>> Start
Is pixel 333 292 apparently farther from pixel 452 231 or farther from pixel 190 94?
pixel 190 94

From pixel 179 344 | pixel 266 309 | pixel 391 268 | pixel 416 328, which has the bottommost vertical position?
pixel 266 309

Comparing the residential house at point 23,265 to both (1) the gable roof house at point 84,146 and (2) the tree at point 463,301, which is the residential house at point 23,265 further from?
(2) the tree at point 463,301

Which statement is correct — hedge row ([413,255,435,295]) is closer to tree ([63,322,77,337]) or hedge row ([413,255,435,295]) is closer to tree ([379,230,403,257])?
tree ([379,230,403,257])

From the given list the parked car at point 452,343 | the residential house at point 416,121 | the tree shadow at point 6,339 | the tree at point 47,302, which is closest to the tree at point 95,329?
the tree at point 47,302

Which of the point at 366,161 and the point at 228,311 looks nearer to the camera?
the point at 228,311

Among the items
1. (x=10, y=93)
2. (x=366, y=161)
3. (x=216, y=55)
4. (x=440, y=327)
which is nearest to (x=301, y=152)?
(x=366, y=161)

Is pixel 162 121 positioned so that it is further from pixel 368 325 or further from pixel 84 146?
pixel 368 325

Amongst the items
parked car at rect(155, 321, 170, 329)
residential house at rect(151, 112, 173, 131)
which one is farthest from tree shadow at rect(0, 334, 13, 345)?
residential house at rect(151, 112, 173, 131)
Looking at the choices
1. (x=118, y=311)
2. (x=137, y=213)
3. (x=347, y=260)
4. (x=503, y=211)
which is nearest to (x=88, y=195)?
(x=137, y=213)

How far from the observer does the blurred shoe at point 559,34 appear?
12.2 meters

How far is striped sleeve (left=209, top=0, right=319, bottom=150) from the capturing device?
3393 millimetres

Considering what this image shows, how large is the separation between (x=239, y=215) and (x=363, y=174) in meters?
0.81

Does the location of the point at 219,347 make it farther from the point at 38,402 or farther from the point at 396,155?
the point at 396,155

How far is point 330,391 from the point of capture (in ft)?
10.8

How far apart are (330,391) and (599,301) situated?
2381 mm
>> End
Copy everything from the line containing "How far is point" down to the last of the rows, word for word, including both of those lines.

How far is point 330,391 from the point of capture (in ft)?
10.8

How far apart are (330,391) and (599,301) situated?
2381 mm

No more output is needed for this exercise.